Düşünce özgürlüğünü suç sayan
kanun maddeleri 'Hıyaneti Vataniye' yasasından bu yana farklı kanun numaralarıyla varlığını koruyor. Düşünce ve fikir hürriyetinin önüne çıkan kısıtlamalar kimi zaman "Türklüğü, devleti, cumhuriyeti... alenen tahkir ve tezyif" kimi zaman da, "irtica, bölücülük, halkı kamplara ayırmak" başlıkları altında kanun maddelerinin içine girdi.
12
Eylül askeri darbesinin ardından getirilen "Sıkı Yönetim Yasası", "1982 Anayasası", Turgut
Özal döneminde kaldırılan TCK'nın "141 ve 142. maddeleri", eski TCK'nın "312. ve 159." maddeleri ve son olarak da 301. madde...
BİNLER MAĞDUR OLDU
12 Eylül döneminde başta üniversite öğretim üyeleri olmak üzere birçok kamu görevlisinin işten atılmasına neden olan 1402 sayılı Sıkı Yönetim yasasının ardından fikir özgürlüğü yargılanmaya devam ediyor. 12 Eylül darbesi sonrası ara rejim döneminde toplam binlerce kişi 1402'den mağdur oldu.
MADDE FARKLI AMA...
Turgut Özal, 1991'de terörle mücadele gerekçesiyle 3713 sayılı yasayı çıkartırken, Ceza Yasası'nın vatana ihanet ve irtica ile ilgili sınırlamaları getiren 141, 142 ve 163. maddeleri yürürlükten kaldırdı. Son olarak AB'ye uyum yasaları çerçevesinde yeniden düzenlen TCK'da ise, eski TCK'nın 312. ve 159. maddesinin yerine de 301. maddedeki hükümler düşünce ve düşünceyi ifadeyi suç saydı.

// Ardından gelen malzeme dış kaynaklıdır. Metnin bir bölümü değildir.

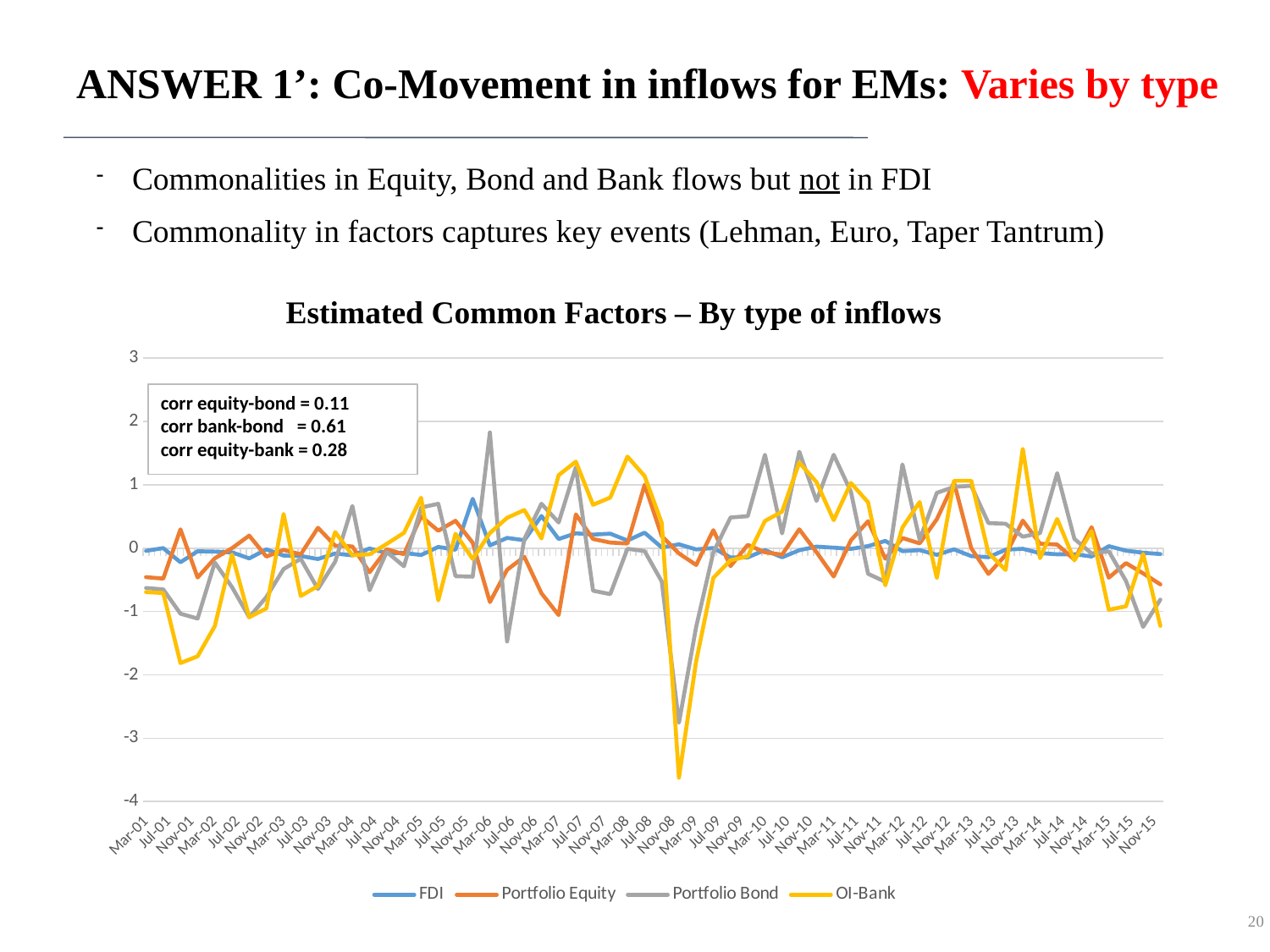
Is the lowest value of the OI-Bank series greater or less than -3? less Which series is shown in yellow in the chart legend? OI-Bank What is the lowest value shown on the vertical axis of the chart? -4 What is the title of the chart? Estimated Common Factors – By type of inflows Which series reaches the lowest value on the chart? OI-Bank Is the peak value of the Portfolio Bond series around Mar-06 greater or less than 1? greater What is the correlation between equity and bond factors printed on the chart? 0.11 Is the lowest value of the Portfolio Bond series greater or less than -2? less What is the correlation between equity and bank factors printed on the chart? 0.28 What kind of chart is shown on the slide? line chart What is the correlation between bank and bond factors printed on the chart? 0.61 How many series does the chart legend list? 4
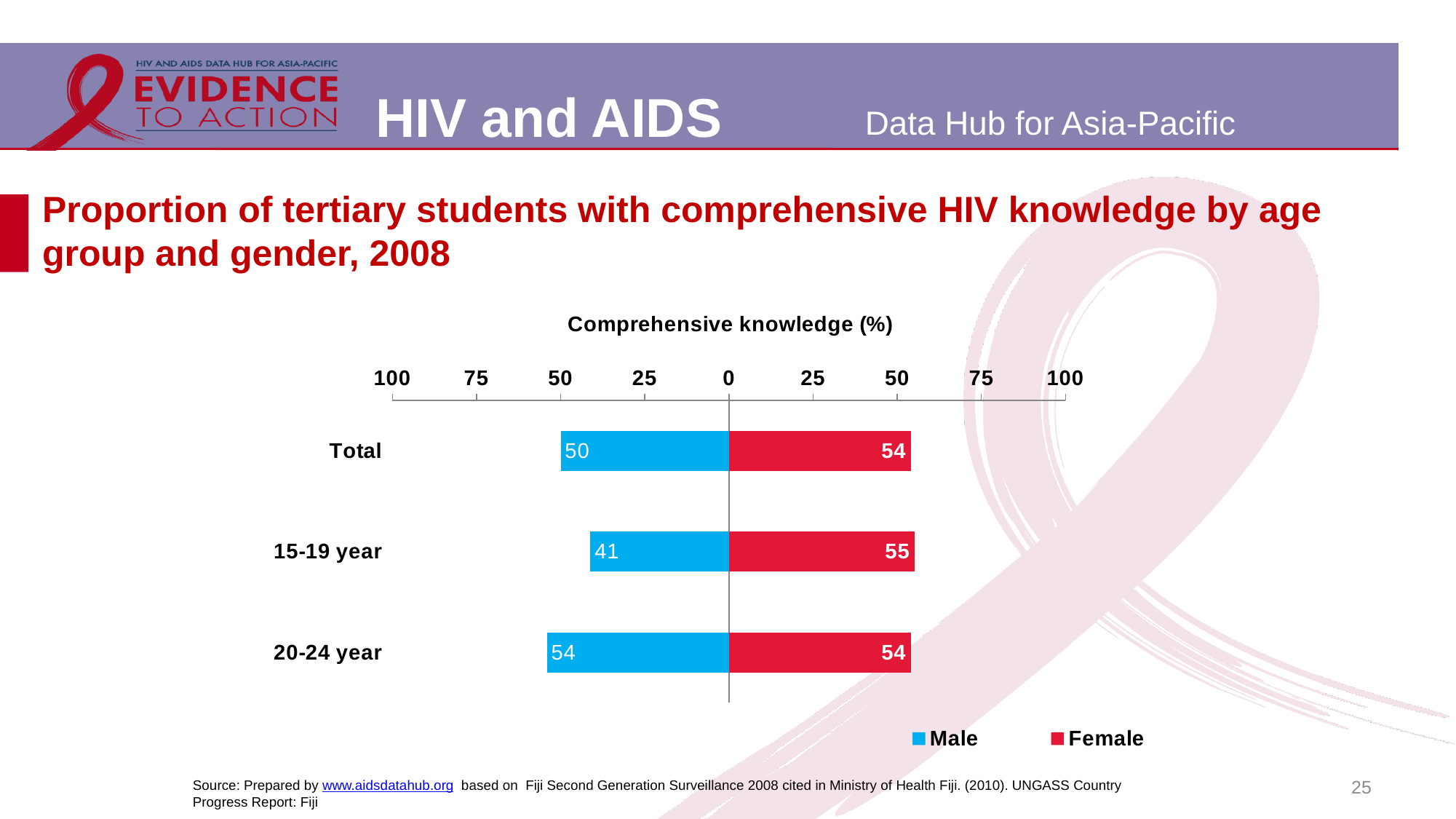
How many series does the legend list? 2 What is the difference between the Female and Male values for the 15-19 year age group? 14 What is the Female value for the Total category? 54 What kind of chart is shown on the slide? Bar chart What is the axis title shown above the chart? Comprehensive knowledge (%) What is the difference between the Female and Male values for the Total category? 4 What is the Male value for the 20-24 year age group? 54 For the Total category, which is larger, the Male value or the Female value? Female How many categories are shown on the chart? 3 What is the Male value for the 15-19 year age group? 41 What is the Female value for the 15-19 year age group? 55 Which age group has the lowest Male value? 15-19 year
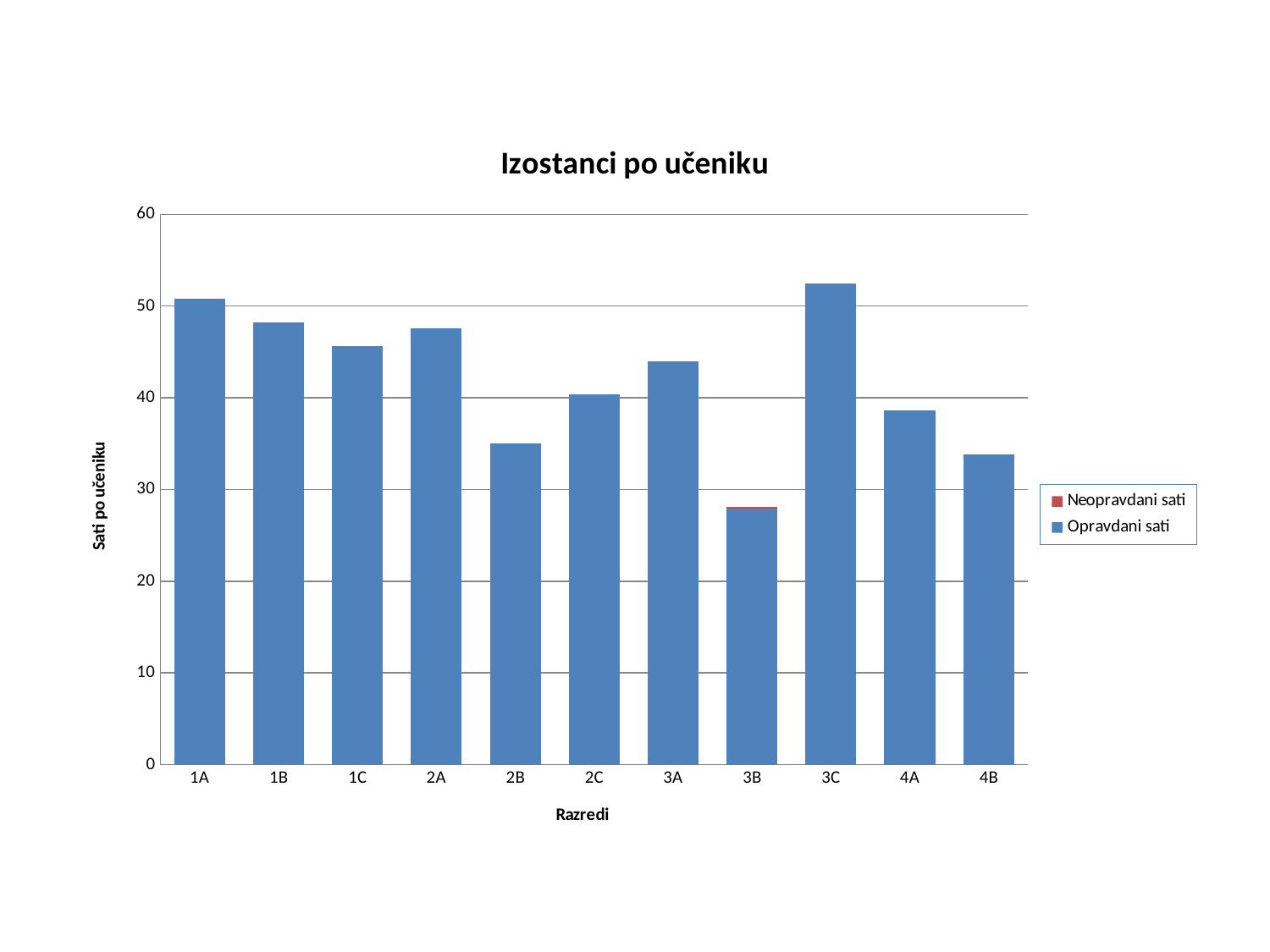
Is the value for 3B greater or less than 30? less What type of chart is shown on the slide? bar chart Is the value for 2B greater or less than 40? less How many classes (categories) are shown on the x axis? 11 What is the title of the chart? Izostanci po učeniku Which is larger, the bar for 2C or the bar for 3A? 3A What is the label of the y axis? Sati po učeniku Which class has the highest bar? 3C Is the value for 1A greater or less than 50? greater How many series does the legend list? 2 Which is larger, the bar for 1B or the bar for 4A? 1B Which class has the lowest bar? 3B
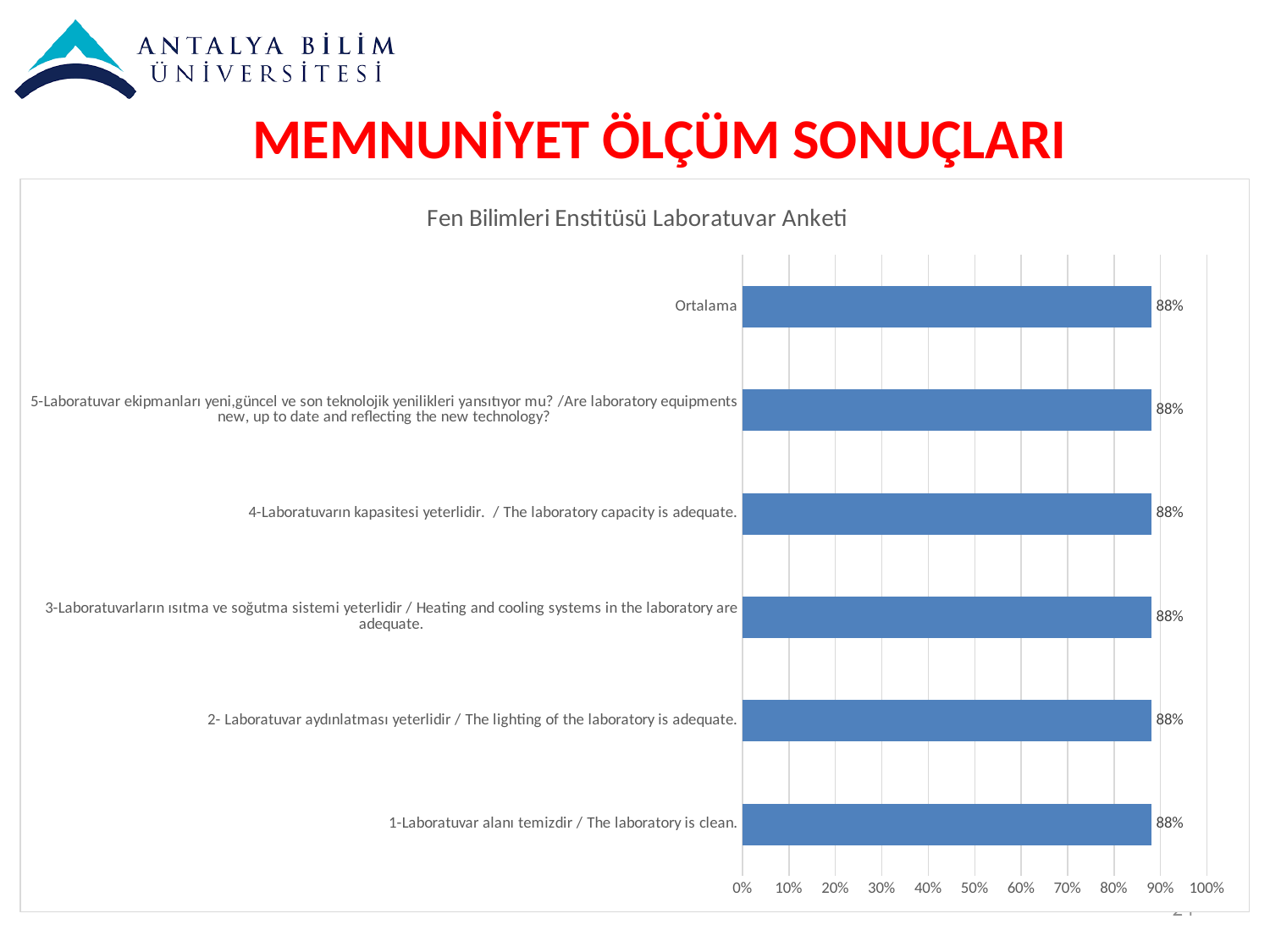
What kind of chart is shown on the slide? Bar chart What is the difference between the value for Ortalama and the value for "3-Laboratuvarların ısıtma ve soğutma sistemi yeterlidir"? 0% What is the value for Ortalama? 88% What is the value for "2- Laboratuvar aydınlatması yeterlidir / The lighting of the laboratory is adequate."? 88% What is the maximum value shown on the horizontal axis? 100% What is the value for "4-Laboratuvarın kapasitesi yeterlidir. / The laboratory capacity is adequate."? 88% What is the title of the chart? Fen Bilimleri Enstitüsü Laboratuvar Anketi How many categories (bars) are shown in the chart? 6 Is the value for Ortalama greater or less than 80%? greater What is the value for "1-Laboratuvar alanı temizdir / The laboratory is clean."? 88% Is the value for "5-Laboratuvar ekipmanları yeni,güncel ve son teknolojik yenilikleri yansıtıyor mu?" greater or less than 90%? less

TCK'nın 301. maddesinde, eski 159. madde hükümleri hafifleştirilmek istenirken, eski maddedeki 'tahkir ve tezyif' deyiminin yerine 'aşağılama' sözcüğü konuldu. 301'ncı maddenin başta gelen mağdurlar Nobel edebiyat Ödülü alan Orhan Pamuk, Hrant Dink, Elif Şafak, Hasan Cemal, Abdurrahman Dilipak, Ferhat Tunç, İpek Çalışlar ve çok sayıda yazar ve edebiyatçı oldu.
301 için kim ne dedi?
Marmara Üniversitesi Hukuk Fakültesi'nden Prof. Dr. Ahmet Gökcen: Maddenin formülasyonunda problem yok. Eskiden 'aşağılama' yerine 'tahkir ve tezyif' sözü vardı. Bunun anlamı 'hor görme', 'adi, bayağı gösterme', 'aşağılama'ydı. Türkçe olsun diye 'aşağılama' denildi. Ama bunu 'tahkir ve tezyife göre maddenin kapsamını genişletmiş' gibi anlayan meslektaşlarımız da olabilir. Ancak maksat maddenin kapsamının genişletilmesi değildi.
İstanbul Üniversitesi Hukuk Fakültesi'nden Doç. Dr. Adem Sözüer: Eskiden 'tahkir ve tezyif' suçunu düzenleyen 159. madde vardı. Yeni kanun hazırlanırken 'İfade özgürlüğünü sınırlıyor' diye madde daha somut hale getirildi. Ama uygulamada bu tür davalar açılmaya başladı.
AK Parti Kastamonu Milletvekili ve Komisyon Başkanı Hakkı Köylü: Savcılar dava açabilir. Ama bu tür suçlarda mahkemelerin takdir hakkı geniştir, yani yoruma açıktır. Mahkemelerden çıkacak kararları beklemek lazım. Uygulamaları gördükten sonra maddenin değişip değişmeyeceğine karar verilebilir.
CHP Çorum Milletvekili Feridun Ayvazoğlu: Türklüğün kesinlikle kafatasçı bir anlayışla yazılmadığını kabul etmeliyiz. Fakat 'Benim özgürlüğüm vardır, Türk devletini de Türklüğü de, devletin, TBMM'nin manevi şahsiyetini de tahkir ederim, hakaret ederim' diye bir anlayış olabilir mi?